Sono tantissimi i progetti a cantiere, le cui informazioni poi verranno convogliate in ITER, progetto pilota ubicato in Francia a che farà da faro guida per una futura fusione commerciale, la quale è ancora lontana ma sia avvicina passo dopo passo.

Un altro passo lo ha segnato in questi giorni un reattore tokamak sferico ST40, che ha raggiunto la temperatura di ben 100 milioni di gradi Celsius, grazie al lavoro di Tokamak Energy, azienda inglese con sede a Oxford, la quale ha dovuto impiegare “appena” cinque anni e nemmeno 50 milioni di sterline, per arrivare a quello che è definibile come traguardo storico che, secondo Tokamak, “conferma ulteriormente come i tokamak sferici siano la soluzione migliore per la fornitura di energia da fusione commerciale pulita, sicura, a basso costo, scalabile e distribuibile a livello globale”.

 

7 Volte la temperatura del Sole

Nel dettaglio il reattore ha mantenuto stabile un plasma ad una temperatura di 7 volte quella del nucleo del Sole, un traguardo incredibile che segna passi in avanti sempre più importanti.

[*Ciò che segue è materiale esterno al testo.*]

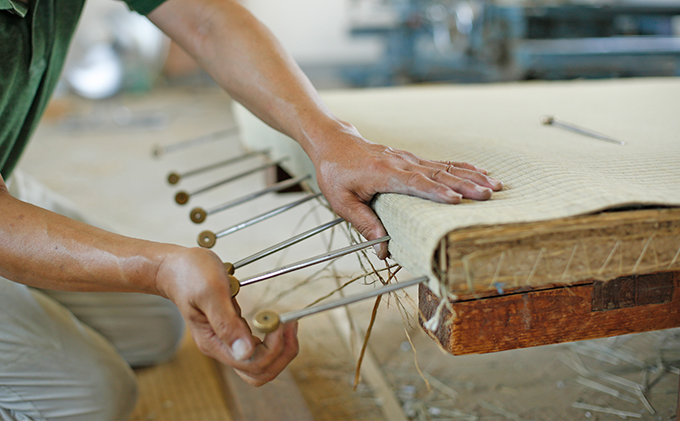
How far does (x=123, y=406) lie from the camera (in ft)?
2.99

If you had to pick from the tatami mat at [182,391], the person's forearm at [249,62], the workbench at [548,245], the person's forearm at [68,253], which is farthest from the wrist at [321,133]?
the tatami mat at [182,391]

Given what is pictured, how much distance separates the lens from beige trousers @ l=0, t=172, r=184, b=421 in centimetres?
76

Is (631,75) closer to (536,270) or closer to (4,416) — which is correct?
(536,270)

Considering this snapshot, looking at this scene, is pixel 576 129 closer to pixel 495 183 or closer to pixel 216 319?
pixel 495 183

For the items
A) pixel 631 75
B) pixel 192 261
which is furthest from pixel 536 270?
pixel 631 75

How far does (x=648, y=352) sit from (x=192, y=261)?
1.05 metres

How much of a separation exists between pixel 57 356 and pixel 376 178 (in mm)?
597

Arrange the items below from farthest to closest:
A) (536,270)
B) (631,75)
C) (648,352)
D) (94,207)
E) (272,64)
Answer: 1. (631,75)
2. (94,207)
3. (648,352)
4. (272,64)
5. (536,270)

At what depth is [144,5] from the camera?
786 millimetres

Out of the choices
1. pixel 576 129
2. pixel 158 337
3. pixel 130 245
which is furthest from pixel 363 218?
pixel 158 337

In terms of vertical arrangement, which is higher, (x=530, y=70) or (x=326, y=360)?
(x=530, y=70)

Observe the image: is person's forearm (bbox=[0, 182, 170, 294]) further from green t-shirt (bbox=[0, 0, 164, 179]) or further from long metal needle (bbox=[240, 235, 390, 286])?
green t-shirt (bbox=[0, 0, 164, 179])

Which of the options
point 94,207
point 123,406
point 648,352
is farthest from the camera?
point 94,207

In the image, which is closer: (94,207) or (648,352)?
(648,352)
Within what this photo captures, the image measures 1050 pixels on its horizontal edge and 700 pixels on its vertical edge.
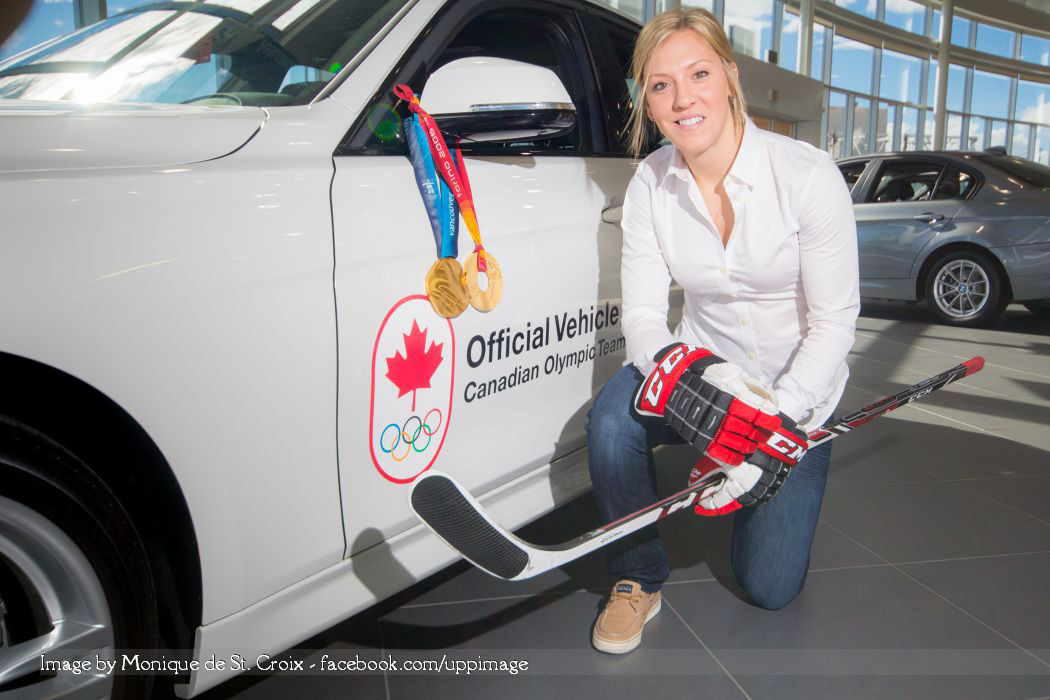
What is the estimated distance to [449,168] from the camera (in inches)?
50.2

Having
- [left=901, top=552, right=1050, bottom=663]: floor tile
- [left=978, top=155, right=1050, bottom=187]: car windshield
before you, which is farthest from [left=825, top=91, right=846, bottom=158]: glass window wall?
[left=901, top=552, right=1050, bottom=663]: floor tile

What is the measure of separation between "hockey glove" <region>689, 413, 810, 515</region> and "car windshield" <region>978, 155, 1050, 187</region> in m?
4.57

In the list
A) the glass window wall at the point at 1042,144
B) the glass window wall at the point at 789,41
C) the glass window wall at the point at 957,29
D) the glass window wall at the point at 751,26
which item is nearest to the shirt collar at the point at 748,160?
the glass window wall at the point at 751,26

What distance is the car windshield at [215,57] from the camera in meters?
1.30

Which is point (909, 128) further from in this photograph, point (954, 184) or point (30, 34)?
point (30, 34)

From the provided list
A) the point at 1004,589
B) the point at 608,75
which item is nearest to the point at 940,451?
the point at 1004,589

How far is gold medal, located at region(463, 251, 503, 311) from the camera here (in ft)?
4.35

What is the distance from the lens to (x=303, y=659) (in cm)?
150

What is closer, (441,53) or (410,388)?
(410,388)

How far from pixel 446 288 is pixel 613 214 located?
59 cm

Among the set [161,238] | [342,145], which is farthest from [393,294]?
[161,238]

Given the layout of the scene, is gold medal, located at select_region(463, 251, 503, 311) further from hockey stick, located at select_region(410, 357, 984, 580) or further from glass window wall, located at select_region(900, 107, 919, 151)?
glass window wall, located at select_region(900, 107, 919, 151)

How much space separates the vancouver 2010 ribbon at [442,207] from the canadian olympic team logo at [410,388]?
0.13 feet

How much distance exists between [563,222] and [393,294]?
503 mm
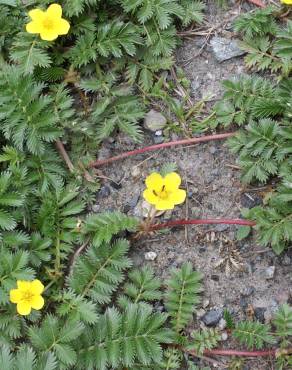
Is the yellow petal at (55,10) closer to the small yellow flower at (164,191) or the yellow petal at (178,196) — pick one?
the small yellow flower at (164,191)

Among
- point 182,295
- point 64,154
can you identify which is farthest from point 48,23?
point 182,295

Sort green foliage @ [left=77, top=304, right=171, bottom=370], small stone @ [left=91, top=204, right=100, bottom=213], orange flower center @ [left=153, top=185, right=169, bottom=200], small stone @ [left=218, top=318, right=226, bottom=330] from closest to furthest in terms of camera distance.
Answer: green foliage @ [left=77, top=304, right=171, bottom=370] < orange flower center @ [left=153, top=185, right=169, bottom=200] < small stone @ [left=218, top=318, right=226, bottom=330] < small stone @ [left=91, top=204, right=100, bottom=213]

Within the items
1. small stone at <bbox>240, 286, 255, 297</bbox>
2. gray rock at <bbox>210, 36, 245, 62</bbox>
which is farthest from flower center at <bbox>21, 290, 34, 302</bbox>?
gray rock at <bbox>210, 36, 245, 62</bbox>

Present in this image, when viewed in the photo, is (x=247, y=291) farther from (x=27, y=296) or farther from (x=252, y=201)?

Questo reattore si è basato poi su una filosofia di uso e studio diversa dai classici Tokamak pubblici, i quali per l’appunto sono legati allo studio della fusione e dei problemi ad essa connessi, mentre ST40 ha indagato più sulla realizzazione di impianti piccoli, utili e in grado di fornire energia operativa e spendibile.